┌─ DATA FOR THIS EXERCISE
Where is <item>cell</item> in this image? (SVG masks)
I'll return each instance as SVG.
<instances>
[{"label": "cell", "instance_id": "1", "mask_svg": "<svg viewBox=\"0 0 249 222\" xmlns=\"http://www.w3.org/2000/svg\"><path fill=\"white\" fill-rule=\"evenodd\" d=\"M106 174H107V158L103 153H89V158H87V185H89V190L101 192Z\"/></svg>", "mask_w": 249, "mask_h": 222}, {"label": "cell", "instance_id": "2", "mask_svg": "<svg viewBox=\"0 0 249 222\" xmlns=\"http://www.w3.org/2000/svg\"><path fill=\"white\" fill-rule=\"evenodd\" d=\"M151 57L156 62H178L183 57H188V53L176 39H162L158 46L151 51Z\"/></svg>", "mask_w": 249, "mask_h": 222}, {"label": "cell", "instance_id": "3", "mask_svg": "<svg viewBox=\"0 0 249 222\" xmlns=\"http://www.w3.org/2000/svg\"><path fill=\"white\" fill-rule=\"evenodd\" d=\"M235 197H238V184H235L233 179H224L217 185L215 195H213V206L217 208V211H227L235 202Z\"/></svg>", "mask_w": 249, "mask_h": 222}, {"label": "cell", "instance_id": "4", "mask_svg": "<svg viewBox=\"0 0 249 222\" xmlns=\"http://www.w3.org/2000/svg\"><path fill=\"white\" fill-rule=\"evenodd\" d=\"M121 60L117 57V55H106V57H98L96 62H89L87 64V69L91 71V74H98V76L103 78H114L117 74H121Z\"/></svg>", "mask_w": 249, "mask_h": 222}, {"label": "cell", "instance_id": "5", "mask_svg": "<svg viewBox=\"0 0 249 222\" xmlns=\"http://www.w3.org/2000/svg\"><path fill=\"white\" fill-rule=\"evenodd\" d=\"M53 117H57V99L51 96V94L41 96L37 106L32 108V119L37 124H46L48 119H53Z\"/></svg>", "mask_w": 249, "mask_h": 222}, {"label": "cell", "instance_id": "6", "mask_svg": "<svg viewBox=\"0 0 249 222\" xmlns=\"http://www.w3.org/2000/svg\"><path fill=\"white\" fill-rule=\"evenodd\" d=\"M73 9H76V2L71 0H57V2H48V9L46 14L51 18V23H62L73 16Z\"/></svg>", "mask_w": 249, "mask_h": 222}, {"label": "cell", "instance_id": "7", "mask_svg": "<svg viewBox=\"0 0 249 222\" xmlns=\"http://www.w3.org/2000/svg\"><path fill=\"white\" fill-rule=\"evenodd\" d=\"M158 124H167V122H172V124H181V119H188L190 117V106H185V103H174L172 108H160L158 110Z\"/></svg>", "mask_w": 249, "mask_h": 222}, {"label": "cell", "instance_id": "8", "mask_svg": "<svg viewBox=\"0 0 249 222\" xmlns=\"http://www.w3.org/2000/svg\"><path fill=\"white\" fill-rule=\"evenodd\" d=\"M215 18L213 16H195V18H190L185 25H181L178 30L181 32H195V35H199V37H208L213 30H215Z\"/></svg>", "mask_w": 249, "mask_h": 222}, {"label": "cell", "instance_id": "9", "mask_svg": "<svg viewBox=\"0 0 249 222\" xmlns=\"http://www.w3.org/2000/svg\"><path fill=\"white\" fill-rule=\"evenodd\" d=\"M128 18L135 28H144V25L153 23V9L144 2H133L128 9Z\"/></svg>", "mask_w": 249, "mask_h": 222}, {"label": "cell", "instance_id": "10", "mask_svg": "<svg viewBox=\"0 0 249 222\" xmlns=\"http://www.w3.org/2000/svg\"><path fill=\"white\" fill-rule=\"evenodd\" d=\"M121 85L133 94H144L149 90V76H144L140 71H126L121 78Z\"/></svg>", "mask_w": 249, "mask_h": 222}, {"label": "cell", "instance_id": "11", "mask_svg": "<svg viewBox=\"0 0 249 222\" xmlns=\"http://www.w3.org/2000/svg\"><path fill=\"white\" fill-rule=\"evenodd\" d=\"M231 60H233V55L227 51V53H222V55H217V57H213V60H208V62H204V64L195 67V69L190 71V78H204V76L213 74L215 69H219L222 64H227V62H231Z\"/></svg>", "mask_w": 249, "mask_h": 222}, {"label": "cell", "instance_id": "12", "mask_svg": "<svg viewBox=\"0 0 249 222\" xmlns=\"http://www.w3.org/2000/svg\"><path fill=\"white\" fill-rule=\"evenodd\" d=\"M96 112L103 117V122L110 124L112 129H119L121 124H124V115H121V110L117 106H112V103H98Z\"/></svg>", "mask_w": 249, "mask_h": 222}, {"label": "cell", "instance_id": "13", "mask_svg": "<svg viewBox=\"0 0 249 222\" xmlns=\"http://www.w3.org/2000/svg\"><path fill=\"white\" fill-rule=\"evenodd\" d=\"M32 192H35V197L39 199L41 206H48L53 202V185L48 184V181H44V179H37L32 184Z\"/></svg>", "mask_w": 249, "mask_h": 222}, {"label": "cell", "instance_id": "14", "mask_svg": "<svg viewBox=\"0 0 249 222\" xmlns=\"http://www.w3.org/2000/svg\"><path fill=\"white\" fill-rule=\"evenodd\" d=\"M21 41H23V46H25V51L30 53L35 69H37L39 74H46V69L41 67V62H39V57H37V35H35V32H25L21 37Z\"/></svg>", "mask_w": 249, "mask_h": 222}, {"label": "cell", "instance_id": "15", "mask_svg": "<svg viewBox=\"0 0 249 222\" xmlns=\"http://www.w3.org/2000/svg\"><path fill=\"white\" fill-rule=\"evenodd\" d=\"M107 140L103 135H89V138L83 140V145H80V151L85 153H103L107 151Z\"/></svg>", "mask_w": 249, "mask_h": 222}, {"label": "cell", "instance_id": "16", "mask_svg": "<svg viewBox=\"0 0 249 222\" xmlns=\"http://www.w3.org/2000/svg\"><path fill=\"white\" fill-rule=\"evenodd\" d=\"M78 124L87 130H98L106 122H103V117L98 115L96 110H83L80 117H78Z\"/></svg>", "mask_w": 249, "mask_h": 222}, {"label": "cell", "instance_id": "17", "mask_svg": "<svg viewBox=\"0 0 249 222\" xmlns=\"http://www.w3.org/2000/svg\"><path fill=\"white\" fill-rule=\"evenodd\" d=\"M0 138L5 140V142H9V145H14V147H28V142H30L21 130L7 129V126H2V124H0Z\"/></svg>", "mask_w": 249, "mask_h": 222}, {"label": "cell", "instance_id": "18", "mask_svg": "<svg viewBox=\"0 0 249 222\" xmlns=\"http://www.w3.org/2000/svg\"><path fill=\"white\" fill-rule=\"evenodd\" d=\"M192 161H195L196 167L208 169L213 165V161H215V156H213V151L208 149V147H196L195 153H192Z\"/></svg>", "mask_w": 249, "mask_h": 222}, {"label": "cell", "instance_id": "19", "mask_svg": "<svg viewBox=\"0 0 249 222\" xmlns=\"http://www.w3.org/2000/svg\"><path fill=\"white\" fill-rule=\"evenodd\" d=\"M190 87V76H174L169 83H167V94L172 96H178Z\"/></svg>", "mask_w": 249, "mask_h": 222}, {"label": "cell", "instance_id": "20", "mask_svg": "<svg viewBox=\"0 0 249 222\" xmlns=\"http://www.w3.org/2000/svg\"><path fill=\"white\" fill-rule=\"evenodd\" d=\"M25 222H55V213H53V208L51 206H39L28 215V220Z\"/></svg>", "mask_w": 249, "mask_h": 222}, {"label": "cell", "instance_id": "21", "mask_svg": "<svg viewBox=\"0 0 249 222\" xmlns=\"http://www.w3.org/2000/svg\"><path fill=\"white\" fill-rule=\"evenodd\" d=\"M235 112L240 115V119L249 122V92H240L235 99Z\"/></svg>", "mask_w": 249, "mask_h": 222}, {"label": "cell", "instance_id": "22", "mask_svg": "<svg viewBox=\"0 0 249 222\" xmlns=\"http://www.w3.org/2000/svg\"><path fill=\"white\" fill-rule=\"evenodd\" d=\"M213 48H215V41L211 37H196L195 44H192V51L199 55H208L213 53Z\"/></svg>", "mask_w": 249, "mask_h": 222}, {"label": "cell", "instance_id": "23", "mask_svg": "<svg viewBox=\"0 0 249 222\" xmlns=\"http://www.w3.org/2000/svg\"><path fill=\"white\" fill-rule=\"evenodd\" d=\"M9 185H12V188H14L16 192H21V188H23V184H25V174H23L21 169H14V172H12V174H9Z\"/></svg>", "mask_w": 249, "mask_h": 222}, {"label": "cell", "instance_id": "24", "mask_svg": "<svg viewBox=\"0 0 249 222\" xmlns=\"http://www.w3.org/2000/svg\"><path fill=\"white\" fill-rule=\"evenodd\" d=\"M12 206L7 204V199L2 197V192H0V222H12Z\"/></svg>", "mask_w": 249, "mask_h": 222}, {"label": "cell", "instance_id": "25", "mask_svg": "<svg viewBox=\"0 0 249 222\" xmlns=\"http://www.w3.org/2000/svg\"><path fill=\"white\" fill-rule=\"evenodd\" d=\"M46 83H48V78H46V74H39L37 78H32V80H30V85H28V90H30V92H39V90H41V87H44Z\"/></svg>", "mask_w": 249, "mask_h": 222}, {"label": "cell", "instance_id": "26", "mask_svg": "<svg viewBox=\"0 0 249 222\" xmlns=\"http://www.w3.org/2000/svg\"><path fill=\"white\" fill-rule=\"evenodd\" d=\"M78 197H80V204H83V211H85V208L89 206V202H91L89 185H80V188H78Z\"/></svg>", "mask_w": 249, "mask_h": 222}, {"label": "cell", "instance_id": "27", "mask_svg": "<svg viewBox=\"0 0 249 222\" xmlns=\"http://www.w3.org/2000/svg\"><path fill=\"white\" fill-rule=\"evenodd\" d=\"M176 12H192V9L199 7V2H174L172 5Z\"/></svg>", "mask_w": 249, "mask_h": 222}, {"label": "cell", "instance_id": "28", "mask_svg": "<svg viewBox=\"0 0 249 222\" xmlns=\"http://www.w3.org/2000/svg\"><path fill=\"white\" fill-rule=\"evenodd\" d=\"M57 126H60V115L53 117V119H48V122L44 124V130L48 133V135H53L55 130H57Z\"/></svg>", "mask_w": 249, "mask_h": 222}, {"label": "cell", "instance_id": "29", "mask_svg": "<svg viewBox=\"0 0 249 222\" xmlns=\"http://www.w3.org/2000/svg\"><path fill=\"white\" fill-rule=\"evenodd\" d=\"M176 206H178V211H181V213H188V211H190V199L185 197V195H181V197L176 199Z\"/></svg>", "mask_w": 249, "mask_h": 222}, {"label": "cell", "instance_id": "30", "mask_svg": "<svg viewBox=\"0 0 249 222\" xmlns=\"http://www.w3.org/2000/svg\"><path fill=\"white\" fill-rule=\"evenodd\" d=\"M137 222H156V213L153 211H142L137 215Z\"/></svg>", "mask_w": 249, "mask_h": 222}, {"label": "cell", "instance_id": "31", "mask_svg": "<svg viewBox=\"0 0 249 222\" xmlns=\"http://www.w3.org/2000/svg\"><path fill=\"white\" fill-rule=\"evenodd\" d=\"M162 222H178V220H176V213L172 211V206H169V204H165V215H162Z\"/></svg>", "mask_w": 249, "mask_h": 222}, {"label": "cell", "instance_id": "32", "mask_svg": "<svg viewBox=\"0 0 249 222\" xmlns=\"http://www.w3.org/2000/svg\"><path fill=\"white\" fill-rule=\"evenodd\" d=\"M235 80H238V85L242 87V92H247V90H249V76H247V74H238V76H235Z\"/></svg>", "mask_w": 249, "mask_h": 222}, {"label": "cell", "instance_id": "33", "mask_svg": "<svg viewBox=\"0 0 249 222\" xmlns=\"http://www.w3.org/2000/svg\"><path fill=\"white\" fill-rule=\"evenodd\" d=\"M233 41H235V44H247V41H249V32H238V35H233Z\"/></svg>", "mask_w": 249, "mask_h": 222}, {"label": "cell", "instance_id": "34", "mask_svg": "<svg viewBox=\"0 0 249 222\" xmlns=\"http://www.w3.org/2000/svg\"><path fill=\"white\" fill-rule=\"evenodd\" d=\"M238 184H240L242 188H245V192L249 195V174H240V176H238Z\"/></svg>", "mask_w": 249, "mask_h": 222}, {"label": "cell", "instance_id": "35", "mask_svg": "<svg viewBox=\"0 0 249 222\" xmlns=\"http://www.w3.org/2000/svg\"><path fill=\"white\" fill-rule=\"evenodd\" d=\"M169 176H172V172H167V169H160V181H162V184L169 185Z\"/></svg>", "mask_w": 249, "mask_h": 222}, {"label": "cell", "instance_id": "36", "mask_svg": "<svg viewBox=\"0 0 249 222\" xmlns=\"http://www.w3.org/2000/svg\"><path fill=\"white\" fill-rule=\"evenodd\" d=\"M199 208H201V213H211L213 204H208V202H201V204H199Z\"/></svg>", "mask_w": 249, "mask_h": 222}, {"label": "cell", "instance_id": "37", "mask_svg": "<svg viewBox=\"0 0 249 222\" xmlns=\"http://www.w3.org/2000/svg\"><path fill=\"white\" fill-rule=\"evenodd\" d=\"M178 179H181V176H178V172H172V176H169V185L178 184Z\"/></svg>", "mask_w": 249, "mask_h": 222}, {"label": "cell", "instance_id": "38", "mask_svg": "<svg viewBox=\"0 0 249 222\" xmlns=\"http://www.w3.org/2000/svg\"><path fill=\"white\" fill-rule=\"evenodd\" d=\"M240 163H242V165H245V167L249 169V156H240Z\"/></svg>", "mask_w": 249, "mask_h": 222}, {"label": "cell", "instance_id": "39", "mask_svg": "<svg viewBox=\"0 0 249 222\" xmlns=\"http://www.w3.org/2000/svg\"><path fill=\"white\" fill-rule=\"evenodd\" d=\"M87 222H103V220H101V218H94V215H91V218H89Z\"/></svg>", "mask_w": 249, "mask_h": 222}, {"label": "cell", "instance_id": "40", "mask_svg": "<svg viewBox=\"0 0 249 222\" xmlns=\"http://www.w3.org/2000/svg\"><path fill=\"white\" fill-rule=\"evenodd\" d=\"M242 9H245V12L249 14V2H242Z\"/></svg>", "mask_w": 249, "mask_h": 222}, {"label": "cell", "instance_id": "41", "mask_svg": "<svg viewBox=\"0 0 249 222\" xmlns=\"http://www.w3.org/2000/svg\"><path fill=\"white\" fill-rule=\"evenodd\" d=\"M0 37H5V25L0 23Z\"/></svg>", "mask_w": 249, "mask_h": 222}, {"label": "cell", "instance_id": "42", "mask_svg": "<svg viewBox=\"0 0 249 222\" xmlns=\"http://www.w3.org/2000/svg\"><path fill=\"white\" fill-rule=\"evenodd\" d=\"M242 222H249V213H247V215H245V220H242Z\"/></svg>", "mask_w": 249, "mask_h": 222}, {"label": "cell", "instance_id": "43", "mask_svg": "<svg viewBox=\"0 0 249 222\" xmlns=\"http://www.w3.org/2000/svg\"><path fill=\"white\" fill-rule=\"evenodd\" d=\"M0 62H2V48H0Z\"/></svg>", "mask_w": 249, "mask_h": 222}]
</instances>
└─
TASK STATEMENT: Quote the material verbatim from its first line through the line holding "<instances>", inclusive.

FINISHED EXERCISE:
Where is <item>cell</item> in this image? (SVG masks)
I'll return each instance as SVG.
<instances>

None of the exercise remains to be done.